▸ Problem 1
Duplicate everything in the wrapper README from "from rlgym_rlbot import" down to "self.agent = Agent()".

▸ Text block
>> START

Skip to content

RLGym/rlgym-rlbot

Folders and files

NameName
Last commit message
Last commit date

Latest commit

 

History

19 Commits
 
 
 
 
 
 
 
 
 
 
 
 

Repository files navigation

RLBot v5 - RLGym v2 Wrapper

A high accuracy wrapper interface allowing bots trained with RLGym v2 using the RocketSimEngine transition engine to play in RLBot v5 with minimal configuration required by the user.

Making a bot with this wrapper

Below is a simple snippet from what the main file in the folder of a bot using this wrapper might look like:

from rlgym_rlbot import RLGymBot, RLGymBotConfig

class MyBot(RLGymBot):
    def __init__(self):
        super().__init__(
            obs_builder=MyObsBuilder(),
            action_parser=RepeatAction(LookupTableAction(), 8),
            default_agent_id="jpk314/mybot/v0.1",
            config=RLGymBotConfig(above_240_fps_mode=True),
        )
        self.agent = Agent()

    def get_action(self, obs, game_state, packet):
        return self.agent.act(obs)


if __name__ == "__main__":
    MyBot().run()

In the above example, I am using a custom obs builder (implementation not shown) and a standard action parser using imports from the RLGym[rl] Python package. Where you put your configuration objects' implementations so that they can be used in the above snippet is up to you. The other missing definition is the Agent class - this is an abstraction you might have in your learning framework that takes something of type ObsType and converts it to something of type ActionType. Typically this is something that converts a batch of ObsType to a Torch tensor, runs it through your model, and then converts the result to a batch of ActionType. You will need to know what you're using and how to rip it out of the learning framework you're using to use it here instead.

>> END

▸ Excerpts from a spatial reasoning dataset
>> START

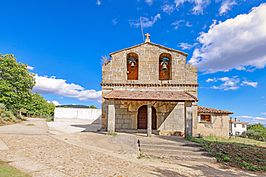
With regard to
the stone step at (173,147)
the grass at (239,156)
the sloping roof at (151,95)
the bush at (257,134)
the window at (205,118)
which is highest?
the sloping roof at (151,95)

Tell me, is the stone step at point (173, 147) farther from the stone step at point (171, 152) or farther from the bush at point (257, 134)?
the bush at point (257, 134)

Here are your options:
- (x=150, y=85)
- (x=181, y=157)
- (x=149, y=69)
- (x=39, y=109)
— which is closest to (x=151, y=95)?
(x=150, y=85)

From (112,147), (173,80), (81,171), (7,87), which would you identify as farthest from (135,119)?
(7,87)

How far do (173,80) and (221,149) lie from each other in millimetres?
6113

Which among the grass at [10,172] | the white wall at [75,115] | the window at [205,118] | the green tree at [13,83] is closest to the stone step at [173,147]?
the grass at [10,172]

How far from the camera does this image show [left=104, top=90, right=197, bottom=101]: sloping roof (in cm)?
1177

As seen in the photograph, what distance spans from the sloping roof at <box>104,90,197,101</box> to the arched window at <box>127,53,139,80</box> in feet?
5.45

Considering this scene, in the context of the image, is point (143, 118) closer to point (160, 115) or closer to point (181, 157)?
point (160, 115)

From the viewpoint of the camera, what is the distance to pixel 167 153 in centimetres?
832

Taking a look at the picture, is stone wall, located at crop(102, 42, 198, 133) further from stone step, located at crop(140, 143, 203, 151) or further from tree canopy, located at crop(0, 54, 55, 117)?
tree canopy, located at crop(0, 54, 55, 117)

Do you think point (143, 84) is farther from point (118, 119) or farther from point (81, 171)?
point (81, 171)

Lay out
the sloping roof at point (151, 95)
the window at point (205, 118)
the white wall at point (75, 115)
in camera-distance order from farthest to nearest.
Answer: the white wall at point (75, 115) → the window at point (205, 118) → the sloping roof at point (151, 95)

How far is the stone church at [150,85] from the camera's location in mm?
13484

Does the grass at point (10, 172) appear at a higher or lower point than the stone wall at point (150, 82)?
lower
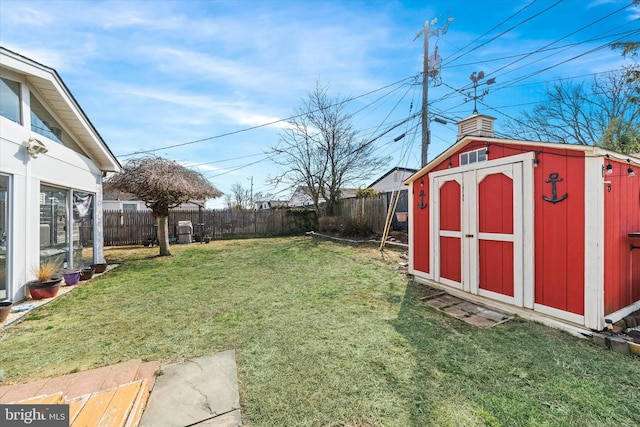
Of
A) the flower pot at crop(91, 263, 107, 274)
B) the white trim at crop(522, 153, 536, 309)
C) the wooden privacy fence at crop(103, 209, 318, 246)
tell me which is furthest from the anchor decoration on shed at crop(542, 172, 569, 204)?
the wooden privacy fence at crop(103, 209, 318, 246)

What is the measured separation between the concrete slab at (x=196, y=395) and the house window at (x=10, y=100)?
194 inches

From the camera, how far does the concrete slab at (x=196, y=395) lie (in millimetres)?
1764

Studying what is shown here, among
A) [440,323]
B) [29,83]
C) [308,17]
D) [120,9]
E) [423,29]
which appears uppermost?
[423,29]

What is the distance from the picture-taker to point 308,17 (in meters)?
6.48

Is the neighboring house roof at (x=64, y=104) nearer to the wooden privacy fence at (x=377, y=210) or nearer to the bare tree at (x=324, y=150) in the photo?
the bare tree at (x=324, y=150)

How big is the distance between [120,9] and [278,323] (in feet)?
22.3

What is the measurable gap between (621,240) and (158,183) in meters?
9.59

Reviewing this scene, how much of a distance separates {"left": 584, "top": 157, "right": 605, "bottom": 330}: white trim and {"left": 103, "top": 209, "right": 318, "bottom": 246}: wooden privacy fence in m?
13.0

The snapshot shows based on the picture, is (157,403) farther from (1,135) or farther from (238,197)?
(238,197)

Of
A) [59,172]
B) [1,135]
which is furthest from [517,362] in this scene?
[59,172]

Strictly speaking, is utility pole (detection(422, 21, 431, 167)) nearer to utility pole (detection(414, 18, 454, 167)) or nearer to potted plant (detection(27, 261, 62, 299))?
utility pole (detection(414, 18, 454, 167))

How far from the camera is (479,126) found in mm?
4324

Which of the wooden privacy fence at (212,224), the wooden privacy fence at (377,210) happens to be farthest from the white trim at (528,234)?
the wooden privacy fence at (212,224)

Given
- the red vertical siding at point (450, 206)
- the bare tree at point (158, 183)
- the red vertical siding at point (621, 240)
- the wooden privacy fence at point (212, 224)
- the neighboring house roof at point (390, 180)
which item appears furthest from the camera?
the neighboring house roof at point (390, 180)
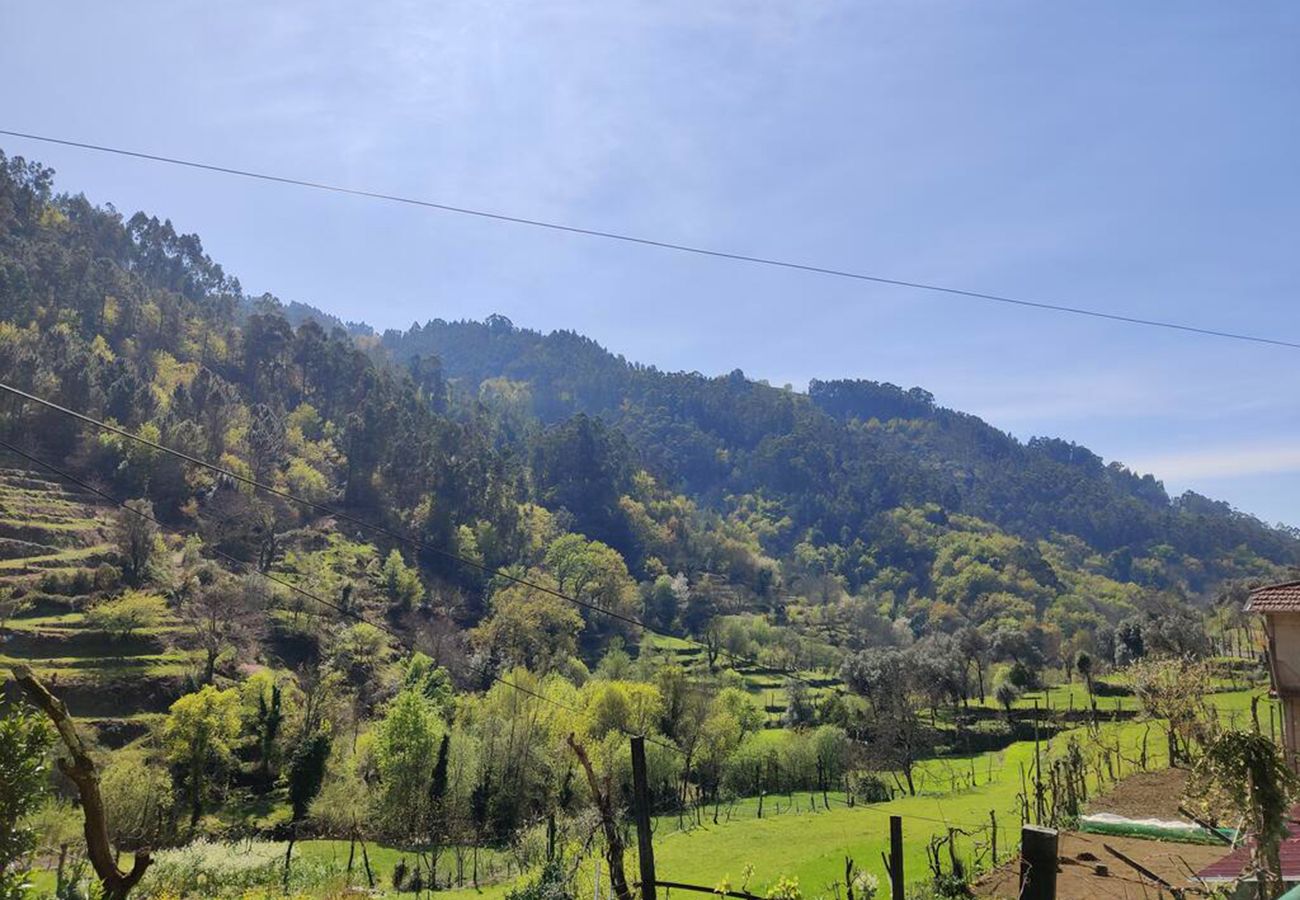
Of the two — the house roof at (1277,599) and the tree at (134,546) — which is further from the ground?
the tree at (134,546)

>> END

▸ Problem 2
How many lines of the records contain the string "farthest"? Reply with the number only.

▸ Finished answer 1
from rlgym_rlbot import RLGymBot, RLGymBotConfig

class MyBot(RLGymBot):
    def __init__(self):
        super().__init__(
            obs_builder=MyObsBuilder(),
            action_parser=RepeatAction(LookupTableAction(), 8),
            default_agent_id="jpk314/mybot/v0.1",
            config=RLGymBotConfig(above_240_fps_mode=True),
        )
        self.agent = Agent()

▸ Finished answer 2
3